■ **Document excerpt**:
◆ ◆ ◆
In addition to the positive impact on your organic Amazon rankings, improving the content of your product listings pages will likely benefit your conversion rate, which in turn will make your ads more competitive in Amazon’s ad auctions. One of the primary factors that determines the winner of a PPC ad auction is the product’s quality score — its click-through and conversion rates.
Optimizing your product listings should, therefore, always be the first step to improve your ranking on Amazon.
Persuasive text that sells — how to write the best Amazon sales copy
Focus on optimizing the following product content for Amazon SEO:
- Product title
- Bullet points a.k.a. Highlights a.k.a. Attributes
- Product description
- Additional product information
- Enhanced Brand Content (Sellers) & A+ Content (Vendors)
Note: Make sure you follow the Amazon Style Guides according to your product category. If you don’t, Amazon could suppress your product.
Let’s have a look at each of these elements in turn.
Content optimization tips
Here we run through some quick tips for optimizing the different content elements of your product listing.
The product title is the only piece of text content visible in the product preview, so this is something that will make or break your click-through rate.
- Check the Amazon Style Guides for the length and structure of your title in the relevant product category
- Impacts your click-through rate and conversion rate
- Should contain important information, benefits, and USPs
- Mobile view is limited to about 70 visible characters, so stick to the most important information and make sure to place it at the beginning.
Bullet points a.k.a. highlights a.k.a. attributes
- Check the Amazon Style Guides for the relevant product category
- Impacts your CR
- Maximum 200 bytes (equivalent to approximately 200 characters) per bullet point (better: 150 bytes to support readability)
- Outline the key features and benefits of the product
- Always connect the features with the benefits for the customer (e.g. ‘easy to clean — the glass surface allows the kitchen scales to sparkle with a single wipe’)
- Stick to one benefit per bullet point for better readability and information flow. For example: — Easy to Clean; Flexible Use etc.
- Mobile view: Only the first three bullet points are directly visible to mobile users. Place your USPs at the beginning of the list.
The product description appears lower down on the page. However, users comparing your product with a competitor or seriously considering a purchase will likely look to the product description for details.
- Check the Amazon Style Guides for the relevant product category
- Impacts your conversion rate
- Avoid duplicating the bullet points. Provide as much additional information as possible and tell a story about the product.
- Make it easy to read.
Additional product information
Additional product information is more technical than the product description, but no less important. Details provided here will be picked up by filters and/or appear in the relevant information fields.
◆ ◆ ◆
■ **Data provided**:
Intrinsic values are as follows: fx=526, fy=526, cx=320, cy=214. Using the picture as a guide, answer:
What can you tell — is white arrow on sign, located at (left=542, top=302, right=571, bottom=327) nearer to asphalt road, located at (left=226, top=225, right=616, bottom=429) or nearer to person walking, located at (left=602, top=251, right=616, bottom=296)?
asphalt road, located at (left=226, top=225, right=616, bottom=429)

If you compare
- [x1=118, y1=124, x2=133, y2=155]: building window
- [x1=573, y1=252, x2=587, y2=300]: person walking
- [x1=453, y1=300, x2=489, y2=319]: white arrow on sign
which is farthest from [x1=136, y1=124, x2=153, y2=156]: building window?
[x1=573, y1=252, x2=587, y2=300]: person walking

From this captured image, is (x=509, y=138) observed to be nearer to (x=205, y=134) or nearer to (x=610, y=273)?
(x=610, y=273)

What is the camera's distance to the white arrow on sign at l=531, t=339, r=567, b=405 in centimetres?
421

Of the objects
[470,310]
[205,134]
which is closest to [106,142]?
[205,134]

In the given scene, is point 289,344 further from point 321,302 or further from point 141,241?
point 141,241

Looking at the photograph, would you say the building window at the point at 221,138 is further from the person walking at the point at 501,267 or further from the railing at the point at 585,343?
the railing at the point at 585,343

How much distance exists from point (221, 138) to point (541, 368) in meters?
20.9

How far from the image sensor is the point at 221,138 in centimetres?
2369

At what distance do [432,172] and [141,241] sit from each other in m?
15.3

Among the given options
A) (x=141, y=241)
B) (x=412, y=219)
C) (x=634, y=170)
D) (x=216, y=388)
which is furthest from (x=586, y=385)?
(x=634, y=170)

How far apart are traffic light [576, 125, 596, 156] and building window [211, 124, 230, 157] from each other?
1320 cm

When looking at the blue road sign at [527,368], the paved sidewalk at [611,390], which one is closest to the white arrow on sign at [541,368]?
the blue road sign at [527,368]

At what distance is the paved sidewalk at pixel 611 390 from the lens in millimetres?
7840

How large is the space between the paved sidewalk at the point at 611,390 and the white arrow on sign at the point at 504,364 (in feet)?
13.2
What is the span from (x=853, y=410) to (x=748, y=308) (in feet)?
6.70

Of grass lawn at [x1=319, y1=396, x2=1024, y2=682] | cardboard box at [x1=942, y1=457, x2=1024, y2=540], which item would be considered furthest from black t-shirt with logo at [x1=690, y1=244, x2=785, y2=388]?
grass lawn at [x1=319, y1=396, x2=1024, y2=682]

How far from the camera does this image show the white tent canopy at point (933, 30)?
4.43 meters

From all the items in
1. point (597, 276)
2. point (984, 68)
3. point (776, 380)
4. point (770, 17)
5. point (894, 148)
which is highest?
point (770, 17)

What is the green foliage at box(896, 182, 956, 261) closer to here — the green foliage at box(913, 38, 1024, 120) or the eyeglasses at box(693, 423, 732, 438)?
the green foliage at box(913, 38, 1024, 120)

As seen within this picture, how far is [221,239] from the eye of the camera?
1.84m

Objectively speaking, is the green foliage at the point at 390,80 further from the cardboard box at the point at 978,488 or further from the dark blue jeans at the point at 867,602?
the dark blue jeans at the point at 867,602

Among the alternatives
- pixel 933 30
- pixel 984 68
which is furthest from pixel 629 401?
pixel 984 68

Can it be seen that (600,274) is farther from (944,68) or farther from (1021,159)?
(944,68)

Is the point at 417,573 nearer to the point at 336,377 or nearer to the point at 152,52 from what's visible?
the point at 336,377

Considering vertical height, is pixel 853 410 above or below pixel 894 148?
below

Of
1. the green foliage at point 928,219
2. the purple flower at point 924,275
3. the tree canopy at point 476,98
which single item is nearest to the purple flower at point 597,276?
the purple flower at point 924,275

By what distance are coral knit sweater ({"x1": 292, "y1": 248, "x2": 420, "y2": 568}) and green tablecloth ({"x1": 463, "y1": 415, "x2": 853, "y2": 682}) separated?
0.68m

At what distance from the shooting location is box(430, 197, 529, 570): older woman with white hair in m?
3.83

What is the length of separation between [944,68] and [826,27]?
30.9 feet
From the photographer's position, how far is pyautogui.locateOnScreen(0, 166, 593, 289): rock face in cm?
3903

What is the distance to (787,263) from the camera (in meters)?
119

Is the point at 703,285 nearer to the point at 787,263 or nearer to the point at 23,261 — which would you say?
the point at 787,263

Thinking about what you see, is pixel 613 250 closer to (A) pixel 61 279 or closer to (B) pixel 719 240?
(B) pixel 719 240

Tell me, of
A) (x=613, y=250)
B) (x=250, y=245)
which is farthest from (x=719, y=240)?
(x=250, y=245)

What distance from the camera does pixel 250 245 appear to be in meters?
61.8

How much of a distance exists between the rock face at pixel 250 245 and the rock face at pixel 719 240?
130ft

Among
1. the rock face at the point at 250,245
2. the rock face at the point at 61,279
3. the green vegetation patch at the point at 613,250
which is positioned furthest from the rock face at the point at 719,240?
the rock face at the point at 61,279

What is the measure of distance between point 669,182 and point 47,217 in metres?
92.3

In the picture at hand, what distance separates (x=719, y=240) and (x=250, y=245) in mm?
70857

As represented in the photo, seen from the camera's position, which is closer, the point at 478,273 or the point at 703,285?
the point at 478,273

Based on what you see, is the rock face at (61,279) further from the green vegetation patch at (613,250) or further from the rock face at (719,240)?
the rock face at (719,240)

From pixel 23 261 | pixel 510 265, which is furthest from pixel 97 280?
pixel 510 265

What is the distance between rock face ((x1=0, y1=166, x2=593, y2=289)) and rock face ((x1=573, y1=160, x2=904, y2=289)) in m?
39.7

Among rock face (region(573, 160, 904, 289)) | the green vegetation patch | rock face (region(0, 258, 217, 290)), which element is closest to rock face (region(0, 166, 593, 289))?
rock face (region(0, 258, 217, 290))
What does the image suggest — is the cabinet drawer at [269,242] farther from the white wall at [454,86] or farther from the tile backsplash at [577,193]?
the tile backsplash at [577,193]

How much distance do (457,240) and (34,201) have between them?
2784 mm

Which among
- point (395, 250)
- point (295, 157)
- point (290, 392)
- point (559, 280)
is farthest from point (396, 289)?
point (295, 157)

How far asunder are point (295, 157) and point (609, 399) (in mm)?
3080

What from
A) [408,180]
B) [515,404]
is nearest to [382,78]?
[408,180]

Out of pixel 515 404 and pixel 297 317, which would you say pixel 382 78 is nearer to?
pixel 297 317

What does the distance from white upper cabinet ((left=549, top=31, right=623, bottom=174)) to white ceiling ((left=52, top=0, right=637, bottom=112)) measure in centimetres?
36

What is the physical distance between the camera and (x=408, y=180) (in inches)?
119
◆ ◆ ◆
■ **Work to complete**:
1. Print the passage from the text on Amazon product listings from "Let’s have a" to "your product listing.".
2. Using the text on Amazon product listings, say whether each statement below agrees with it by answering yes or no and quoting the words that decide it: (a) On mobile, the product title shows about 70 characters. (b) Mobile users can see the first five bullet points directly. (c) The product description should repeat the bullet points.

■ **The results**:
1.
Let’s have a look at each of these elements in turn.
Content optimization tips
Here we run through some quick tips for optimizing the different content elements of your product listing.

2.
(a) Yes: "Mobile view is limited to about 70 visible characters"
(b) No: "Only the first three bullet points are directly visible to mobile users."
(c) No: "Avoid duplicating the bullet points."